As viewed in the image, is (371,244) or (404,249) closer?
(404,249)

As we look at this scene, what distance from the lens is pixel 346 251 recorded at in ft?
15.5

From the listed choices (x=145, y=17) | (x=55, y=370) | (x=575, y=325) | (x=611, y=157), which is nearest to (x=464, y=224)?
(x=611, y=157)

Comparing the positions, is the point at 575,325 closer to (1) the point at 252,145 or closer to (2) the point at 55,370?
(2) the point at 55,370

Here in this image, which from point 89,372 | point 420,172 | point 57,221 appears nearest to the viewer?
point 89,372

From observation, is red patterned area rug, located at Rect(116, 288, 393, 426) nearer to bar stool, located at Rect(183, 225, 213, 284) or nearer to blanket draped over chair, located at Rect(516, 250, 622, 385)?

^^^^^^^^

Written task
Copy every entry above word for word, keeping each line in its original order.

Task answer
As viewed in the image, is (371,244) or (404,249) closer?
(404,249)

As we look at this scene, what distance from the lens is pixel 346 251 recorded at in ft?
15.5

From the listed choices (x=145, y=17) | (x=55, y=370) | (x=575, y=325) | (x=611, y=157), which is nearest to (x=464, y=224)?
(x=611, y=157)

Comparing the positions, is the point at 575,325 closer to (1) the point at 252,145 or closer to (2) the point at 55,370?
(2) the point at 55,370

Here in this image, which from point 89,372 | point 420,172 | point 57,221 appears nearest to the viewer?
point 89,372

From observation, is red patterned area rug, located at Rect(116, 288, 393, 426) nearer to bar stool, located at Rect(183, 225, 213, 284) or nearer to blanket draped over chair, located at Rect(516, 250, 622, 385)?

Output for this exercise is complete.